Я попытался возразить, что теперь не время для такого повествования, но Рената, как казалось, даже не расслышала моих слов и, крепко сжимая мои пальцы, однако смотря в сторону от меня, начала говорить быстро-быстро. Первое время я почти не понимал её речи, с такой стремительностью сменялись у неё мысли и так неожиданно переходила она от одного предмета к другому. Но постепенно научился я различать основное течение в неудержимом потоке её слов и понял, что она действительно рассказывает мне о себе.
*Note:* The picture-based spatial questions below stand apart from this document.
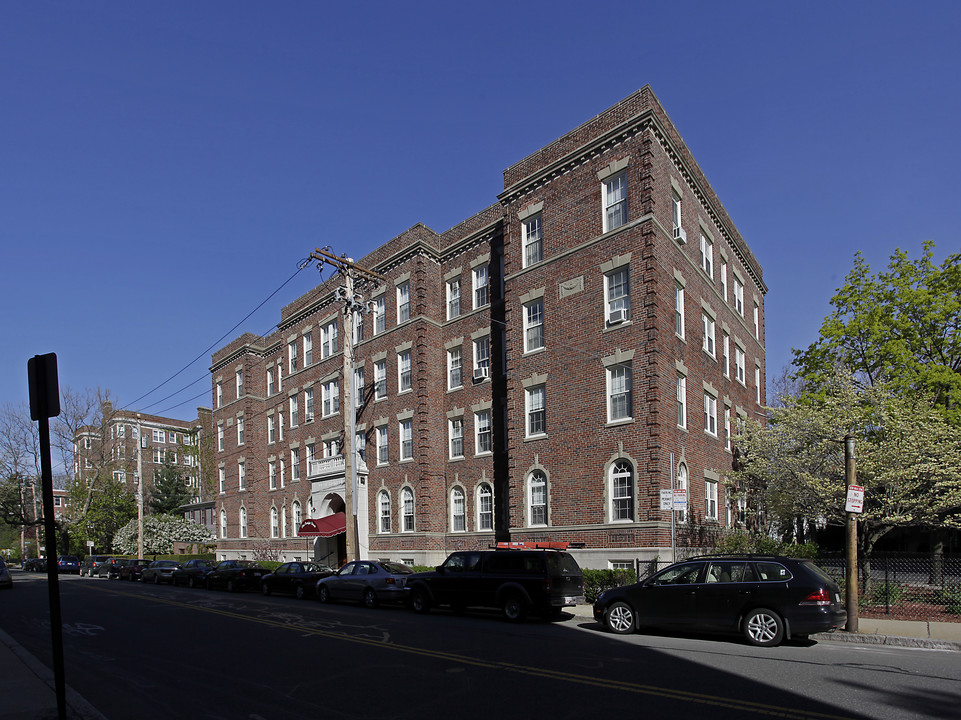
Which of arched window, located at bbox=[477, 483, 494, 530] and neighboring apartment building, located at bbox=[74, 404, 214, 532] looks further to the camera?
neighboring apartment building, located at bbox=[74, 404, 214, 532]

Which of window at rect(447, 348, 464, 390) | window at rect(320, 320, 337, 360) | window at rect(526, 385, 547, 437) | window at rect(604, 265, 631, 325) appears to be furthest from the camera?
window at rect(320, 320, 337, 360)

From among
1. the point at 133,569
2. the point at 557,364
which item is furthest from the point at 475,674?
the point at 133,569

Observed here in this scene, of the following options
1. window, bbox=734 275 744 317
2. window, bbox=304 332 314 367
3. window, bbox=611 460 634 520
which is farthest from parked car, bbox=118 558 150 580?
window, bbox=734 275 744 317

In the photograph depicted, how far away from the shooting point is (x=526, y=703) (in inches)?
341

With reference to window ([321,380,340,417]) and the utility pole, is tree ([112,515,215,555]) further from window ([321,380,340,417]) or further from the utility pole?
the utility pole

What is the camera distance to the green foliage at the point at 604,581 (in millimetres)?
20859

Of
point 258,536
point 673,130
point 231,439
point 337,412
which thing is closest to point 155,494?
point 231,439

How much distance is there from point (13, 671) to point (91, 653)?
256 centimetres

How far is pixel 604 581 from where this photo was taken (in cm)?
2098

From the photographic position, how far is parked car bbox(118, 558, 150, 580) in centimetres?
4325

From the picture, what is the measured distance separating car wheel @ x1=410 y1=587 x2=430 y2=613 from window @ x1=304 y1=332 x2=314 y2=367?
23.5 m

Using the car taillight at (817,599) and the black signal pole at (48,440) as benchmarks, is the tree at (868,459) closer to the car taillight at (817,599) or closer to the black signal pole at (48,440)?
the car taillight at (817,599)

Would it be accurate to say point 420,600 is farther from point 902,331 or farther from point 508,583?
point 902,331

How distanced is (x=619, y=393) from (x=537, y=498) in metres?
4.91
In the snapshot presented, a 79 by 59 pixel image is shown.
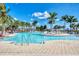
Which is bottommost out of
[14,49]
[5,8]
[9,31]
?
[14,49]

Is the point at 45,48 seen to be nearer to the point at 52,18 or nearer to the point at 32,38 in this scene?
the point at 32,38

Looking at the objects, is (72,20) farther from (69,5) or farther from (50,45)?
(50,45)

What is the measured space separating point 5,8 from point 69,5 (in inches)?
29.4

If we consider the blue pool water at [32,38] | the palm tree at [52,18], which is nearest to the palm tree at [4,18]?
the blue pool water at [32,38]

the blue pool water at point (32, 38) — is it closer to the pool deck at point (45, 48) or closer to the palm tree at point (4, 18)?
the pool deck at point (45, 48)

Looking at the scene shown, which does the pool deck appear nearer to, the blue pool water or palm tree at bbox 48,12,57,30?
the blue pool water

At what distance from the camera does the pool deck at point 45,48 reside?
3279 mm

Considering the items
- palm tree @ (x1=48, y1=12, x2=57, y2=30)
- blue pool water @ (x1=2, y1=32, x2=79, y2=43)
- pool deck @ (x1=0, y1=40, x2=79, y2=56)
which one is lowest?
pool deck @ (x1=0, y1=40, x2=79, y2=56)

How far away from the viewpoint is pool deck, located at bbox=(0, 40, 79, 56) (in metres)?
3.28

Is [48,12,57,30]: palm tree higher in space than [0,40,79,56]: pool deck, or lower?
higher

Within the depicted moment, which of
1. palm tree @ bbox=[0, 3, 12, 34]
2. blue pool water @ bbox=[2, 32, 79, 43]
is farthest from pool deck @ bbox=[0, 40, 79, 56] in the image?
palm tree @ bbox=[0, 3, 12, 34]

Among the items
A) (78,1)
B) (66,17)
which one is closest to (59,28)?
(66,17)

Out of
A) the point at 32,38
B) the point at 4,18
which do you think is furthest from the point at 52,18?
the point at 4,18

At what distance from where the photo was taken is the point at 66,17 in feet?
10.8
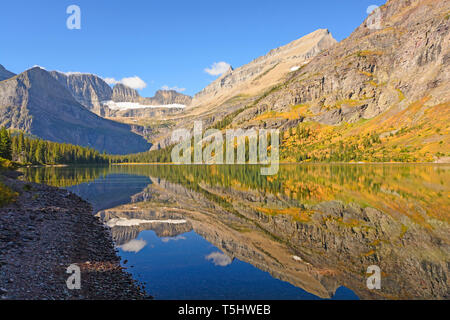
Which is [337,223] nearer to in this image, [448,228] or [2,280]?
[448,228]

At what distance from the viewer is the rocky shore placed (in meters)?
15.6

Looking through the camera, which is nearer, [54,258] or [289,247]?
[54,258]

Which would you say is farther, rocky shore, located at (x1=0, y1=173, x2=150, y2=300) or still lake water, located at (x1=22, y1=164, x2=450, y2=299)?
still lake water, located at (x1=22, y1=164, x2=450, y2=299)

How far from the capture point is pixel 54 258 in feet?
68.1

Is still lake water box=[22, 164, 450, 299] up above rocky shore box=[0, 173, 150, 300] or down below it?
below

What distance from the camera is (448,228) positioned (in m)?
32.1

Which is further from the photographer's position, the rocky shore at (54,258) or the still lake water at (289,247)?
the still lake water at (289,247)

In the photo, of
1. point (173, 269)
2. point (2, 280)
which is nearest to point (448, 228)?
point (173, 269)

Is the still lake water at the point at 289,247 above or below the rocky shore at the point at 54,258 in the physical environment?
below

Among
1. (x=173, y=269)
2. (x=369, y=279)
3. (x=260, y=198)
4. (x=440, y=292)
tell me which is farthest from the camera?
(x=260, y=198)

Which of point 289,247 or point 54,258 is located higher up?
point 54,258

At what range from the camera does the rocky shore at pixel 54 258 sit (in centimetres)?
1559
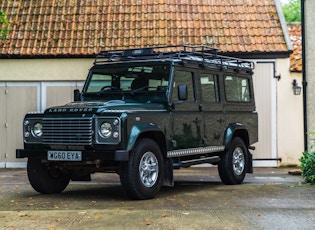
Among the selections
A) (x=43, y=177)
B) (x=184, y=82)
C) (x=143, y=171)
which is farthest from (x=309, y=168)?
(x=43, y=177)

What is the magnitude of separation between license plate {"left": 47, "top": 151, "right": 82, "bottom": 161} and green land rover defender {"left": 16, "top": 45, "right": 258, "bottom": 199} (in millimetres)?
15

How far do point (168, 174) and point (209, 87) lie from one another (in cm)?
244

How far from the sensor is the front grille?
10531mm

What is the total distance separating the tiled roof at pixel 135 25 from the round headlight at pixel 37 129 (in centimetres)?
785

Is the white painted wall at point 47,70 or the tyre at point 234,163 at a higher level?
the white painted wall at point 47,70

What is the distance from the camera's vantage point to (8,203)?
10445 millimetres

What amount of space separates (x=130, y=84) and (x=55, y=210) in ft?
10.8

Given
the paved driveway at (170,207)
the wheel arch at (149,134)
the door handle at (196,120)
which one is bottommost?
the paved driveway at (170,207)

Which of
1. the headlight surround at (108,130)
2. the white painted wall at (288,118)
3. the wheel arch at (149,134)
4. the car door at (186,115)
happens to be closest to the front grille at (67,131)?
the headlight surround at (108,130)

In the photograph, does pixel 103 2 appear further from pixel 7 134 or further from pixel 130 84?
pixel 130 84

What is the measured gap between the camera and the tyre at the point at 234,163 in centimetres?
1346

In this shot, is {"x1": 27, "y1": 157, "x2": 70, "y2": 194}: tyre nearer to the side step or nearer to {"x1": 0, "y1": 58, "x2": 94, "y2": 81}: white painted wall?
the side step

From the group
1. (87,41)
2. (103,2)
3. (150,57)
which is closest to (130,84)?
(150,57)

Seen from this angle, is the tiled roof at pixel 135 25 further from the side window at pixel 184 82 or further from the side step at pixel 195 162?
the side window at pixel 184 82
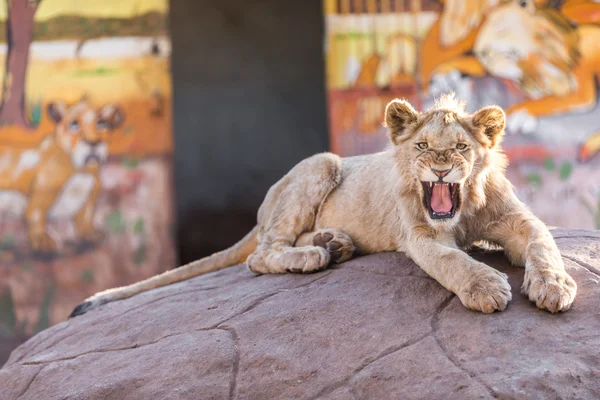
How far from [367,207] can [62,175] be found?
579 centimetres

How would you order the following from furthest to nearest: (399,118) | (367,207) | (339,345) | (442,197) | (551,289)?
(367,207)
(399,118)
(442,197)
(339,345)
(551,289)

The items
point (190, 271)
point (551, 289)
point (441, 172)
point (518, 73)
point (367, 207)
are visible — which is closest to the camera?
point (551, 289)

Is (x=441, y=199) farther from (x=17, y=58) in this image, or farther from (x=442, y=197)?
(x=17, y=58)

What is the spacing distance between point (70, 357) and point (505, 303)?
2.57m

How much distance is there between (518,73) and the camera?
30.2 ft

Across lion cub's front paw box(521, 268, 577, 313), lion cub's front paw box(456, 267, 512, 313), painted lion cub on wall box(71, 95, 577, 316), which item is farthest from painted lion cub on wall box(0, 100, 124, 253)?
lion cub's front paw box(521, 268, 577, 313)

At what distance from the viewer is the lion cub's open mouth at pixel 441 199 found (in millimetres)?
3670

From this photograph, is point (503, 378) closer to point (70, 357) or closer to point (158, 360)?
point (158, 360)

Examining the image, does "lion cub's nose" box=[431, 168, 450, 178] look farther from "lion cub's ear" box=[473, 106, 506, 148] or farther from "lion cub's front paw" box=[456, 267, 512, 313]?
"lion cub's front paw" box=[456, 267, 512, 313]

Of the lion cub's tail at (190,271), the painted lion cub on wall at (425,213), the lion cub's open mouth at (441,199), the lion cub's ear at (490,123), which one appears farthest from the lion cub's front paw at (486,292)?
the lion cub's tail at (190,271)

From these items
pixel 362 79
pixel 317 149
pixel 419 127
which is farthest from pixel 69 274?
pixel 419 127

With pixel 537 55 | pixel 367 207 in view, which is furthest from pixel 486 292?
pixel 537 55

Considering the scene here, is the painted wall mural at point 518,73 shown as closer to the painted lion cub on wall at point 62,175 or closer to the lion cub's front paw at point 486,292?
the painted lion cub on wall at point 62,175

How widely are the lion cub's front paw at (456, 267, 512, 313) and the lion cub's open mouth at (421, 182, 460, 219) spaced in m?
0.46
Никогда после, даже в дни самой доверчивой нашей близости, не передавала мне Рената с такой последовательностью истории своей жизни. Правда, и в ту ночь она не только умолчала о своих родителях и о месте, где прошло её детство, но даже, как мне пришлось потом с несомненностью убедиться, многие позднейшие события частью утаила, частью изложила неверно, — не знаю, намеренно ли, или по болезненному своему состоянию. Однако всё же я долгое время знал о Ренате только то немногое, что сообщила она мне в этом горячечном рассказе, почему и должен передать его здесь подробно. Только я не сумею точно воспроизвести её беспорядочную речь, торопливую и несвязную, которую должен буду заменить своим более последовательным повествованием.
Назвав своё имя, то единственное, под которым я её знаю, и упомянув о первых годах своей жизни так бегло и неясно, что слова её не удержались в моей памяти, Рената тотчас перешла к тому происшествию, которое сама считала для себя роковым[xxx].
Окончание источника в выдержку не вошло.